The issue has local implications, too, as the Hall County area is in the midst of updating its long-range transportation plan.
The county has hired Pond & Co. of Norcross to help the Gainesville-Hall Metropolitan Planning Organization, the Hall area’s main transportation planning agency, in the effort.
Officials must develop a “financially constrained” plan by August 2015, meaning projected expenses must meet projected revenues.
And Hall County has a list of road improvement projects without complete funding in hand, including Spout Springs Road in South Hall and U.S. 129/Cleveland Highway in North Hall.
Richard Fangmann, Pond’s director of transportation planning, has said long-term federal funding “uncertainty ... is a challenge in determining the amount of funding likely to be available.”
The firm is talking with the Georgia Department of Transportation and the MPO “to determine appropriate assumptions regarding anticipated growth or reduction in funding levels ... in the plan,” he said.

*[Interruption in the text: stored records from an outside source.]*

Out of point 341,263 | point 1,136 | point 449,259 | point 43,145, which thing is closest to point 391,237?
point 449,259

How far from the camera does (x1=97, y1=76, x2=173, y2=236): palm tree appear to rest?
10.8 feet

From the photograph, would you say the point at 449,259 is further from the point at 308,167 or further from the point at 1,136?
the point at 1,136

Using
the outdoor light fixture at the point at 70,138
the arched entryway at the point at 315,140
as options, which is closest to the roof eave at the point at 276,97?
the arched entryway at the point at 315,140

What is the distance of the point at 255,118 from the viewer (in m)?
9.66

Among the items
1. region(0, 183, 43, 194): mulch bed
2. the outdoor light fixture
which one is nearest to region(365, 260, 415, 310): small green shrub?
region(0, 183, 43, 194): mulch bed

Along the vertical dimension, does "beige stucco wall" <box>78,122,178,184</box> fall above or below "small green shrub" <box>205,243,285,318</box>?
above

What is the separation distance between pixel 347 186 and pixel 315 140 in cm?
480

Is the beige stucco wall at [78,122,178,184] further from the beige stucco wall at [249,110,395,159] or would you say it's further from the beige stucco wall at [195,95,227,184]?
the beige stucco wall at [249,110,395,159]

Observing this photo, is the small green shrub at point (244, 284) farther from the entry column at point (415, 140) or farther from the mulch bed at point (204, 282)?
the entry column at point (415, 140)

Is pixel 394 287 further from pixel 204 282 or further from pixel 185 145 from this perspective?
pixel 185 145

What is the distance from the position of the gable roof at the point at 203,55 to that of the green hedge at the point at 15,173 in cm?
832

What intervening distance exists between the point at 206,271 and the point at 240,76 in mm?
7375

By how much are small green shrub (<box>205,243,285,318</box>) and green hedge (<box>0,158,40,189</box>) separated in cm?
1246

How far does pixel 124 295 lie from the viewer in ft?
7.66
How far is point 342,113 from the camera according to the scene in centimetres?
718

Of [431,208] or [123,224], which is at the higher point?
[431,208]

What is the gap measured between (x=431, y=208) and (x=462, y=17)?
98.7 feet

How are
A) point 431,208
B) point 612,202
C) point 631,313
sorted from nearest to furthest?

Sam I. Baker, the MPO’s senior transportation planner, said Monday that officials “have made some assumptions about future revenue and project costs and are presently seeking state and federal feedback.”
Much of the issue centers around the federal transportation spending law, the Moving Ahead for Progress in the 21st Century Act, which was approved in 2012 for a period ending Tuesday.
Congress passed a bill that allocated $10.8 billion to keep highway and transit programs going through May 31.
The U.S. government pays its share toward projects from the Federal Highway Trust Fund, which is supported by the 18.4-cent-per-gallon gas tax. The fund reached critically low levels over the summer.
One suggestion floated in Congress to boost the fund was to increase the gas tax, which U.S. Rep. Doug Collins, R-Gainesville, said he opposes.
Otherwise, “temporary solutions are the unfortunate result of very complex problems,” he said. “There’s not a clear-cut way forward at the moment.”
Waller said that even though the MAP-21 extension allows states to go forward on contracts, states won’t get reimbursed until appropriation bills are passed.
“You always have to be mindful ... because it may take a while for you to get reimbursed,” he said.
The long-term problem is that transportation expenses are far outpacing revenues, DOT Deputy Commissioner Todd Long said.
“Ultimately, Congress has to bring the expenditures in line with the revenue,” he said. “Every time they extend the (spending) bill, they’re borrowing more money from the general fund to make that happen.
“In any household, if you continue to borrow and spend more than you make, you’re going to be in trouble in the long term.”
And trying to figure out needed roadwork in the future “is almost impossible if you don’t have a stable revenue source,” Long said.